「そうだ。今暇?」
拓海にそう言われて、こくりと頷く。彼は済ました顔で、肩の後ろに腕をかけてきた。
「よし、外に出ようぜ。さっぱりしたし、連れていきたい場所があるんだ」
そう言われて、胸が高まってしまう。彼しか知らない場所に行くんだと思えば思うほど、ワクワクが止まらない。どこに連れていってもらえるんだろうか?
彼は適当なパーカーとズボンを見にまとい、帽子をかぶってサングラスをつける。僕はそのままの私服姿で、二人して部屋を出る。
エレベーターに乗って一階まで降り、そこからゆっくりと歩いた。どうやらこのマンションの近くに行くらしい。
暇だったので少し話をする。僕は一番気になることを、明るくて朗らかな顔で尋ねてみた。
「拓海は、どうしてアイドルになったの?」
「そうだな……有名になりたかったから……だと思う。でも最近は有名になりすぎて、ちょっと飽きてきたんだ。他のメンバーには言ったことないけどさ」
「アイドルになれて、よかった?」
「どう……かな」
彼はこれ以上聞いてほしくないオーラを醸し出し始めたので、これ以上アイドルについて聞くのはやめた。
その後も色々なたわいない会話をして、楽しく過ごす。推しのことを色々知られて、とても興奮。頬を赤らめてしまう。もっと彼のことが知りたかった。
「まあ、ここでいいか」
短い橋の真ん中で足を止めて、両手を手すりにつける。僕もその横に立った。彼はチケットを渡してくる。少し目線を逸らして、照れている気がした。
「これ、やるよ」
「えっ?」
受け取ったのは、『ライトスターズ』のライブチケットだった。ライブに行ったことがない僕は、眼を輝かせてチケットを見る。その場ではしゃいだ。
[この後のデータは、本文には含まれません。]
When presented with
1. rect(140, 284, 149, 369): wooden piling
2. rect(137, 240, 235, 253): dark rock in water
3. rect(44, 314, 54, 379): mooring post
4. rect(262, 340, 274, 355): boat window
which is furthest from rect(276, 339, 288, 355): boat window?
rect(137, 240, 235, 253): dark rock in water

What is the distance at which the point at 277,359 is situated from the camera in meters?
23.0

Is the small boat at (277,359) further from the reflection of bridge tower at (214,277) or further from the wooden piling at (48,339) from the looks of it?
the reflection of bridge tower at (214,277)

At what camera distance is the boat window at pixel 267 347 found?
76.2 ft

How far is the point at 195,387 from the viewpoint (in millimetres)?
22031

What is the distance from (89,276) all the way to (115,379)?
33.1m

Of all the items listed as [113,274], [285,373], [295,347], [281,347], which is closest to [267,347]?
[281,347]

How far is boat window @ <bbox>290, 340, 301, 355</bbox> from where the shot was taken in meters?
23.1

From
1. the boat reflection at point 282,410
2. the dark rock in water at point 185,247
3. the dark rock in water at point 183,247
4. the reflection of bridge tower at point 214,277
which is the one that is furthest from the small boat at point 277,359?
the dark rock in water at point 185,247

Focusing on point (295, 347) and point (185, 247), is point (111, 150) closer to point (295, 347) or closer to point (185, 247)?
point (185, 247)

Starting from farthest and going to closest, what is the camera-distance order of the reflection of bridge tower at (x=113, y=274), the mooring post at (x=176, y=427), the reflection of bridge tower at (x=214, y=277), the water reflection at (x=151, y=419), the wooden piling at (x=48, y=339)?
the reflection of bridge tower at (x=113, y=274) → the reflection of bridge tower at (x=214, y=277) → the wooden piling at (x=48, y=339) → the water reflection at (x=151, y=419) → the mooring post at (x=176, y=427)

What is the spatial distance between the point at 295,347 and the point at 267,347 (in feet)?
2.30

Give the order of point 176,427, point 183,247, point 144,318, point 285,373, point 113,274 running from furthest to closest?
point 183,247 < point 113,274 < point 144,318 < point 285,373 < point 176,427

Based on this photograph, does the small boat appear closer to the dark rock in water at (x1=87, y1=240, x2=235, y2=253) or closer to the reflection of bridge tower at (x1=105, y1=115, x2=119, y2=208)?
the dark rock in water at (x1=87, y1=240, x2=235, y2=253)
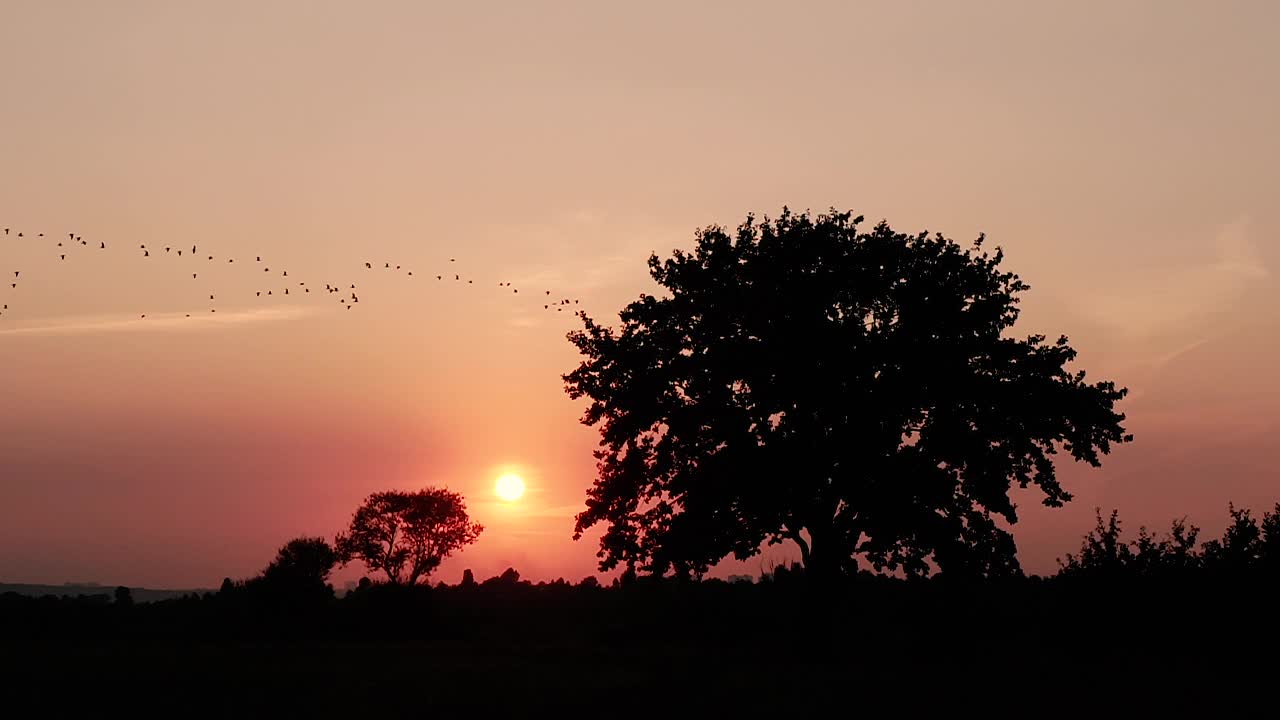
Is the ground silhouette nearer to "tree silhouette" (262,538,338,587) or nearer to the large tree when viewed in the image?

その様子を見た拓海は、自分のことのように嬉しそうな笑みを浮かべていた。こんな微笑む姿、初めて見たな。
「ライブ行ったことないだろ?やるよ」
「ありがとう!絶対ライブ、行くね!」
「ああ、絶対来いよ」
二人が口約束をして歩き出し、橋を渡り切り少し歩く。彼が立ち止まって僕の方を見てきた。
「ライブのスタジオに来いよ」
「え?スタジオ?」
「入れるかわかんないけど、お前俺の恋人だろ?リハーサル、見に来いよ」
「りはー!?」
驚きのあまり肩を振るわせた。目を見開き、口をぽっかりと開ける。まさか生のリハーサルが見られるなんて、夢のようだ。ドキドキが止まらなくて、じっと彼の顔を見てしまう。彼の方が少し身長が高いので、少し顎を上げるが。
当然オッケーの合図を体で表現したら、彼が吹き出していた。初めて見た顔で、思わず顔を両手で隠してしまう。
「ぷっ、言葉で大丈夫だって。相変わらず行動面白れえ……」
「は、恥ずかし……」
「そういうところも可愛いよ」
「か、揶揄うなよ」
彼が楽しそうにしていて何よりだ。応援していた時はクールで近寄りがたい感じのイケメン男性だと思っていたけど、交流が深まれば付き合いやすくて優しい人だとわかる。